Exactly this. I've heard people say that Dickens wrote amazing historical fiction - well, no, he wrote popular fiction.


At least there was injustice highlighted in Dickens.

Shylock the Jew wants a pound of flesh, in any interpretation of the work, teaches you nothing except Shakespeare was just another man of his times, who said words goodly.


Shylock wanted much more than just a pound of flesh. Shylock was very clear about the injustices that had been committed against him. The famous "hath not a Jew hands" speech is far more than just an incidental "Oh, yeah, antisemitism" add-on to the play. Shylock's plight is complex and real, not just a cardboard villain. There is a passing reference to his wife, who had given him the ring that his daughter stole, and it's utterly heartbreaking.

The play is actually quite sympathetic to Shylock, even if none of the other characters are. Antonio is no more a cardboard hero than Shylock is a cardboard villain.

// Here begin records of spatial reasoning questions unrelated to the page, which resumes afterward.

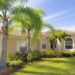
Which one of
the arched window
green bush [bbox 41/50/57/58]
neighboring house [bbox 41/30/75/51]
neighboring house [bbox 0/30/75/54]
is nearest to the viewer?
neighboring house [bbox 0/30/75/54]

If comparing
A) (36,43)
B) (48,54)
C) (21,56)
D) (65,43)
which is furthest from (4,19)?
(65,43)

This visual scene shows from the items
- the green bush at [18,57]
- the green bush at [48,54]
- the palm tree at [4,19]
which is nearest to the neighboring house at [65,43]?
the green bush at [48,54]

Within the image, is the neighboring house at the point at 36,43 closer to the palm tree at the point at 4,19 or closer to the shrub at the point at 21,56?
the shrub at the point at 21,56

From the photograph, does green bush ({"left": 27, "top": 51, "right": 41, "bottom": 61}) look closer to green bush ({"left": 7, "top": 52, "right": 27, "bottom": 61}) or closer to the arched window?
green bush ({"left": 7, "top": 52, "right": 27, "bottom": 61})

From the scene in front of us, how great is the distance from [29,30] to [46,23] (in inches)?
110

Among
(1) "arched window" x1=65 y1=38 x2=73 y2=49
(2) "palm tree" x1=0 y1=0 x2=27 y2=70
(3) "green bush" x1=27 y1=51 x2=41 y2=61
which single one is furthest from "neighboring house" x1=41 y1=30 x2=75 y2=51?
(2) "palm tree" x1=0 y1=0 x2=27 y2=70

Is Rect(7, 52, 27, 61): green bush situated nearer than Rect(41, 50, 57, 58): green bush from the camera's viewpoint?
Yes

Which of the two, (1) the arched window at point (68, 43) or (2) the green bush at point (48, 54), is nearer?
(2) the green bush at point (48, 54)

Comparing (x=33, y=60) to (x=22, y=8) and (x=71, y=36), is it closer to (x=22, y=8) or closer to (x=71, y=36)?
(x=22, y=8)

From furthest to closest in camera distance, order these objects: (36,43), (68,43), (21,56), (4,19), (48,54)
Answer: (68,43) < (36,43) < (48,54) < (21,56) < (4,19)

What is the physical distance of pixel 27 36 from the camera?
25594mm

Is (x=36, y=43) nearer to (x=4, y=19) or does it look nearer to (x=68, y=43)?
(x=68, y=43)

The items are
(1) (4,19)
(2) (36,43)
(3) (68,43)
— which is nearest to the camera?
(1) (4,19)

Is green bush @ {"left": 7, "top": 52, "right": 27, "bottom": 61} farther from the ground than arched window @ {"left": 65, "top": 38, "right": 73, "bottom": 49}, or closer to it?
closer to it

Neither is Portia, for that matter -- who is herself struggling with the injustice of her father controlling her from beyond the grave, marrying her off almost by lottery. The play is of its time, to be sure, but the people then were just as complex and conflicted as we are now, and a good performance of it today isn't easily dismissed as "look at the awful way people behaved 400 years ago".


Shakespeare was actually empathetic enough to have called out across the centuries to very different people, as well as being supreme in his use of words and ideas.

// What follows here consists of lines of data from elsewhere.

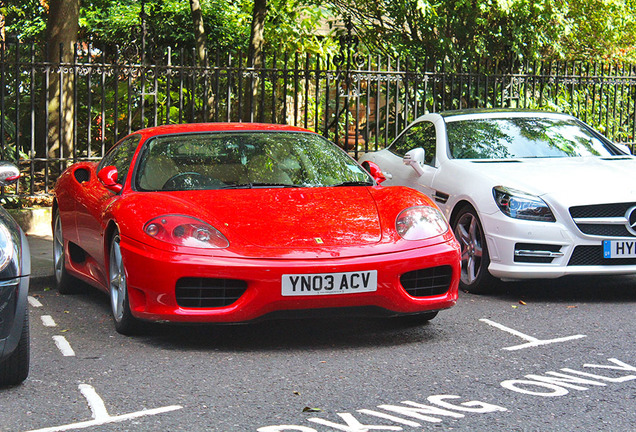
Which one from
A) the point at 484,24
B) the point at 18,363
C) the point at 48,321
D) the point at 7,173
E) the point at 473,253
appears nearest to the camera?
the point at 18,363

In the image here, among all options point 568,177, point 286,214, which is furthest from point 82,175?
point 568,177

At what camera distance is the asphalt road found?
13.6 ft

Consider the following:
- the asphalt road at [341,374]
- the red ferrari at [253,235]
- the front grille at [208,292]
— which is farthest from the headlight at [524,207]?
the front grille at [208,292]

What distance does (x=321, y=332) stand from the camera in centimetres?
598

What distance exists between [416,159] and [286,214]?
284cm

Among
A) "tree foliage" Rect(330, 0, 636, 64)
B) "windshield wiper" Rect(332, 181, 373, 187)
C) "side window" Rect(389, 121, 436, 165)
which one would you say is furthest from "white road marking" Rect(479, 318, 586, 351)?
"tree foliage" Rect(330, 0, 636, 64)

There is nothing "just another man of his times" about him.

--

He wrote it for me.

"When in disgrace with fortune in men's eyes / I all alone beweep my outcast state / and trouble deaf heaven with my bootless cries / and look upon myself and curse my fate / wishing me like to one more rich in hope / featured like him, like him with friends possessed / desiring this man's art and that man's scope / with what I most enjoy contented least. . . ."

Of course he wrote it for me; that is a condition of the black woman. Of course, he was a black woman. I understand that. Nobody else understands it, but I know that William Shakespeare was a black woman.

- Maya Angelou.

http://bardfilm.blogspot.com/2015/04/shakespeare-was-black-w...


If you read other plays of the era with Jewish characters, like Marlowe’s The Jew of Malta (where the eponymous villain is a cartoon caricature), then you might better understand why there is room for nuance with Shakespeare’s depiction of Shylock compared to his contemporaries.


Really? It doesn't teach us how the English (or Shakespeare writing to the English) thought about the Jews and their role in society? Cause I'd suggest it does. Just because the portrayal doesn't align with our modern values doesn't mean it has no value. How do we know what a "man of his times" would think without these works?


I had similar thoughts when I read the Old Testament - whether or not you believe that all of it is true (and, incidentally, there’s a lot less that’s hard to believe is/was true than you might think unless you’ve actually read it), it’s a fascinating and amazingly preserved anthropological look into ancient, ancient life.


Exactly. It lets you get into the mind of the narrator, and think about what they are saying and why. A really great old testament example of that is comparing Samuel and Kings to Chronicles - they are recounting the sam-ish time and place, but coming at it from totally different angles.